Japanese Seniors Show Increased Interest in Sharing Economy


As interest grows in the sharing economy in Japan, more older people are being drawn to these kinds of services.

Online platforms make it possible to share everything from bicycles and office space to childcare responsibilities. Since 2017, PwC Consulting has been conducting an annual survey into awareness of the expanding sharing economy and the desire to use its services.

In the 2019 survey, 47.5% answered that they were aware of sharing economy services; a significant rise from 30.6% in 2017. While in the 2017 survey, awareness was limited mainly to those under 40, by 2019 there was very little difference among people of all ages.

On the other hand, more than 60% of those who have actually used shared services were in their thirties or under—8.3% in their teens, 31.9% in their twenties, and 22.3% in their thirties.

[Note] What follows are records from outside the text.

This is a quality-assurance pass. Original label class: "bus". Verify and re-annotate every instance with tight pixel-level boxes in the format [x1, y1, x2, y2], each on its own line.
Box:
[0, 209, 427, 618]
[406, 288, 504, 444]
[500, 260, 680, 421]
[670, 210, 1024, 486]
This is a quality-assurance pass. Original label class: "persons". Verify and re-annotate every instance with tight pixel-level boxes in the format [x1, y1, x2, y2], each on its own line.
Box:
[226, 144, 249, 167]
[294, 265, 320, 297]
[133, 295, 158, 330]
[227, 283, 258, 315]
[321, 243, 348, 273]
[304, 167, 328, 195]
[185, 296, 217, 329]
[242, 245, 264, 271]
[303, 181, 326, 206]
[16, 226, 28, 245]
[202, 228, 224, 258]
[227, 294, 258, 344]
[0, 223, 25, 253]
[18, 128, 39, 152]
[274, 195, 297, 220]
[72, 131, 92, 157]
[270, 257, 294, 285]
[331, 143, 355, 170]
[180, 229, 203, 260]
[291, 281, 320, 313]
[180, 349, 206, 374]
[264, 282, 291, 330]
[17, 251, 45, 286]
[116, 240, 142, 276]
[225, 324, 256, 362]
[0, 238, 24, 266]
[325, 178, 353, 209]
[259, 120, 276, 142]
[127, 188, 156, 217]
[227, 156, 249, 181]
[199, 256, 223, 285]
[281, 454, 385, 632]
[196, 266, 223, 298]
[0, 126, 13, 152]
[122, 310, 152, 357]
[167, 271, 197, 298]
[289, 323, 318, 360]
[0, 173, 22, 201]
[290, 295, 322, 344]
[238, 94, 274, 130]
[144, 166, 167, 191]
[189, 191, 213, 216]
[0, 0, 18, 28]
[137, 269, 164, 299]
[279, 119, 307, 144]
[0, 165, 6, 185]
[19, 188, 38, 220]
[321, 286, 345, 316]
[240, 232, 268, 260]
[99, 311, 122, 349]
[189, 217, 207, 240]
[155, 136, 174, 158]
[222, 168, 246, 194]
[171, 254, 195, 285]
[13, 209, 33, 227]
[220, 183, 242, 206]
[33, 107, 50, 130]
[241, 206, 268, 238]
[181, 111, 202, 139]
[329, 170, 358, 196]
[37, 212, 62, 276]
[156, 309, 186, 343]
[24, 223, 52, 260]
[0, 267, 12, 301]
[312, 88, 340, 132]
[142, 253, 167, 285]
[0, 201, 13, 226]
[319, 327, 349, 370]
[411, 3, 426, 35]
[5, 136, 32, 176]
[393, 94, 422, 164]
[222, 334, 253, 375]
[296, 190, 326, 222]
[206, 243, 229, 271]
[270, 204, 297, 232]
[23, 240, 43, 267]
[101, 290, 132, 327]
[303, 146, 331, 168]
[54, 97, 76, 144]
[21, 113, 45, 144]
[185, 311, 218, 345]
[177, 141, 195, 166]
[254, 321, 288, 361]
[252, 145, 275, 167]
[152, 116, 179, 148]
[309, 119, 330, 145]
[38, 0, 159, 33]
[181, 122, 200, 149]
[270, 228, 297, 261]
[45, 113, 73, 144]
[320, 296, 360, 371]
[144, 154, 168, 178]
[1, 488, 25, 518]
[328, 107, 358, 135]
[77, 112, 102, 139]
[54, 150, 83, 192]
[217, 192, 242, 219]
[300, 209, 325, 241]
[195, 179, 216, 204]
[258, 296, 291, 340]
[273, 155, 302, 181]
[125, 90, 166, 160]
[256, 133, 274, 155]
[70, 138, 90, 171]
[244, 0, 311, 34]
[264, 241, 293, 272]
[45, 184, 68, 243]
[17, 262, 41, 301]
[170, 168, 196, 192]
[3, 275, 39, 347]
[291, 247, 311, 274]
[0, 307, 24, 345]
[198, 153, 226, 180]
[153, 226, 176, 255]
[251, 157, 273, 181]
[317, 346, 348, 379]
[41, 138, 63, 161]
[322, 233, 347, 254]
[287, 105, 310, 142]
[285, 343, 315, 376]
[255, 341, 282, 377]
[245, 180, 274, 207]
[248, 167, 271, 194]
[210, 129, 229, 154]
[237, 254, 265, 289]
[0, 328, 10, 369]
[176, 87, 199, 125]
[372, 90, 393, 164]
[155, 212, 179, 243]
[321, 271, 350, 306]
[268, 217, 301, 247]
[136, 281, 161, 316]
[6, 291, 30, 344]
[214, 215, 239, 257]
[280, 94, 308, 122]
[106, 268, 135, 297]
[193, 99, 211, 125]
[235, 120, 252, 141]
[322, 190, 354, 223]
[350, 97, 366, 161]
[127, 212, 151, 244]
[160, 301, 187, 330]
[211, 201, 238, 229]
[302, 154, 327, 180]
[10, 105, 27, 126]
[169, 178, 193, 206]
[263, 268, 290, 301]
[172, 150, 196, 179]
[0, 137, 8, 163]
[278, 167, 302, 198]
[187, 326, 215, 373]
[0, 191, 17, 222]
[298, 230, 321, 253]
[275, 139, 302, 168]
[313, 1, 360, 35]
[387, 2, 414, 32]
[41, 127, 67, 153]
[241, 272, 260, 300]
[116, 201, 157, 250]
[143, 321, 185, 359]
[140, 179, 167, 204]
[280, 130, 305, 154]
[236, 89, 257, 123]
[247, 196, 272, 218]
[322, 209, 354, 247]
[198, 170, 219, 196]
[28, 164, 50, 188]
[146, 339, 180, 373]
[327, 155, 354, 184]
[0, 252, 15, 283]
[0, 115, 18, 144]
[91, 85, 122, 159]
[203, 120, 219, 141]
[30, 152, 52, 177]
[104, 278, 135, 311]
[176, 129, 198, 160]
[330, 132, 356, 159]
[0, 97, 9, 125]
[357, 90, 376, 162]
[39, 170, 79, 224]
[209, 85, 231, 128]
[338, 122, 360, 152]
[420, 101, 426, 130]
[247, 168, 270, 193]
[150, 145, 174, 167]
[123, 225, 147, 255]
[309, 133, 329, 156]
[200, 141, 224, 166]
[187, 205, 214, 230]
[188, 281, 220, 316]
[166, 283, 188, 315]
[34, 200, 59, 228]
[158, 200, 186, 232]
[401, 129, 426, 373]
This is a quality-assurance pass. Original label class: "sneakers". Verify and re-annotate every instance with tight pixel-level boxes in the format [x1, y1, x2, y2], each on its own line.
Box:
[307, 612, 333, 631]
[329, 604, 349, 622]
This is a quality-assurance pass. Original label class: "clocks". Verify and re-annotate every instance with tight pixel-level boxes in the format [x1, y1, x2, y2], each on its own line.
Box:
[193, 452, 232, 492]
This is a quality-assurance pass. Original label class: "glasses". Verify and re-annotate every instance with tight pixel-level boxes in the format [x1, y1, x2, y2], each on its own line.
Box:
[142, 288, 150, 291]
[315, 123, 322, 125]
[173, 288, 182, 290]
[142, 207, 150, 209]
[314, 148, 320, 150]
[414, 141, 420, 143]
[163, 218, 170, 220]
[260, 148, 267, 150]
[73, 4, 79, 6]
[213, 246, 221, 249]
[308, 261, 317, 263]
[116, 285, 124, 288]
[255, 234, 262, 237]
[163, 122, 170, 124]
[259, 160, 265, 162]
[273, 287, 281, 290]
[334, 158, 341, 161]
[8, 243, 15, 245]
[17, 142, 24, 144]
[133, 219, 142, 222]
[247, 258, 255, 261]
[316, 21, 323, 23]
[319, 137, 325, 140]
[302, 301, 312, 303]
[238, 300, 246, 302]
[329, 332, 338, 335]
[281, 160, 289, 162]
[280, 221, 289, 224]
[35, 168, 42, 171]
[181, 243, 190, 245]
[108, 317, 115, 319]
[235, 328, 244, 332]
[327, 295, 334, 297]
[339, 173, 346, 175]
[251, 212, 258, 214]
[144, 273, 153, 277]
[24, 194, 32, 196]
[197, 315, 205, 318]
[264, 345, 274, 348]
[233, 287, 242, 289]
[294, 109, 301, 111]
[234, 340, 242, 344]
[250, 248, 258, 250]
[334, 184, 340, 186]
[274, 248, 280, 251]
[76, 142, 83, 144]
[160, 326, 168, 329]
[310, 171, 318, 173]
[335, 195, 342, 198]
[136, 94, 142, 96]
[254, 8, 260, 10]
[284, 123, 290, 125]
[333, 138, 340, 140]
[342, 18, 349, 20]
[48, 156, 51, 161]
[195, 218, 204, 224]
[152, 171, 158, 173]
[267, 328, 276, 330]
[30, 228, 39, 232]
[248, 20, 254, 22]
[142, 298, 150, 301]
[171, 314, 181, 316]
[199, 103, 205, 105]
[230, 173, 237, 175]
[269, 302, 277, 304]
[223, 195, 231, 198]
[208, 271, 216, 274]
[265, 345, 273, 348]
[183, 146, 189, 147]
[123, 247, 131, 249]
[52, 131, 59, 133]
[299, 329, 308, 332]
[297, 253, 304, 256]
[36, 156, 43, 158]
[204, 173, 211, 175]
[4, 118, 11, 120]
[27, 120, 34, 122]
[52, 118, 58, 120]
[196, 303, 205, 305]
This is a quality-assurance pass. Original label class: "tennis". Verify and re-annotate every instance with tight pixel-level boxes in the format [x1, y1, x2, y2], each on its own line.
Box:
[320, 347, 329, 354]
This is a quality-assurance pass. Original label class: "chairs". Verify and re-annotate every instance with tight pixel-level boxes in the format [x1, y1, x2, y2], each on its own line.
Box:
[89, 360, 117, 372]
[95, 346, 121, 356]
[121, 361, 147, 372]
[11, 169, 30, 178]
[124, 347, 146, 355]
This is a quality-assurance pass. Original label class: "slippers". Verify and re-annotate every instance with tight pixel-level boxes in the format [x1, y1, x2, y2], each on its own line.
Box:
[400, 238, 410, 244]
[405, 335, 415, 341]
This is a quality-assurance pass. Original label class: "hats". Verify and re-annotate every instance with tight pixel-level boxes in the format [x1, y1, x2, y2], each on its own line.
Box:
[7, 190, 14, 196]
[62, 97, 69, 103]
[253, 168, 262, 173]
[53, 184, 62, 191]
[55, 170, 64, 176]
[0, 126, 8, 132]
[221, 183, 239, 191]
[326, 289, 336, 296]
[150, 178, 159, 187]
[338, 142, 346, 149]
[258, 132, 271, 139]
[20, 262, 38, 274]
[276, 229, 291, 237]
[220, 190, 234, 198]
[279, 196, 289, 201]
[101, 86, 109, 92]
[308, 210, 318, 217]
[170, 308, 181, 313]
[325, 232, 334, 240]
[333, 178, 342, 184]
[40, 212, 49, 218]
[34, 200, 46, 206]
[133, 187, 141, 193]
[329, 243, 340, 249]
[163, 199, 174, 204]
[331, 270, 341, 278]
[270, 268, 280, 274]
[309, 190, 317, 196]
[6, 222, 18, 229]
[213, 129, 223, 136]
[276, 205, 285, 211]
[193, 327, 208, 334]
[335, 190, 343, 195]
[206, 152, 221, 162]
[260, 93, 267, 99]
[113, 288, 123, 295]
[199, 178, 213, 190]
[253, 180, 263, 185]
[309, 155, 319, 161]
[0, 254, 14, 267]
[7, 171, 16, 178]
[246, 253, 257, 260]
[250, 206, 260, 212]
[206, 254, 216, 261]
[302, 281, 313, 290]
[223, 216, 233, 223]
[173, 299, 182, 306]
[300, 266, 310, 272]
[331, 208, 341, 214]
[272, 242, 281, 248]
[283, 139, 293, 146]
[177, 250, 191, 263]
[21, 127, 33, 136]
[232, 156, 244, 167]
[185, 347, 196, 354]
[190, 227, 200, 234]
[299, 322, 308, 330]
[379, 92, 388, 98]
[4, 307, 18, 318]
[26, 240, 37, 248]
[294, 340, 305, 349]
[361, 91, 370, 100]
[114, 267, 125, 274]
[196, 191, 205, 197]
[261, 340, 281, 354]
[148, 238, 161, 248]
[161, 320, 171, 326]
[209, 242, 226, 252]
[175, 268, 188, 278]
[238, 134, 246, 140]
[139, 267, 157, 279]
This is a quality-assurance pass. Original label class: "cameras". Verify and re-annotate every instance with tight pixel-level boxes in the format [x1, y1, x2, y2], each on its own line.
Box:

People in their sixties and seventies only accounted for 7%. This indicates that while seniors know about the services, they apparently still find them difficult to use.

There are, however, signs of change. The desire to use shared services has been increasing year-on-year in every age range and the 2019 survey revealed that older people are now regarding these services more positively, with 50% of people in their fifties and over 40% of those in their sixties and seventies wanting to use them. There has been a particular increase in interest among people in their seventies.

Noguchi Kōichi, a partner at PwC Consulting, commented that although he had thought older generations would find it difficult to relate to the idea of sharing, due to the association of ownership with wealth, it was fascinating to find that baby boomers and those of a similar age are actually attracted to the sharing economy.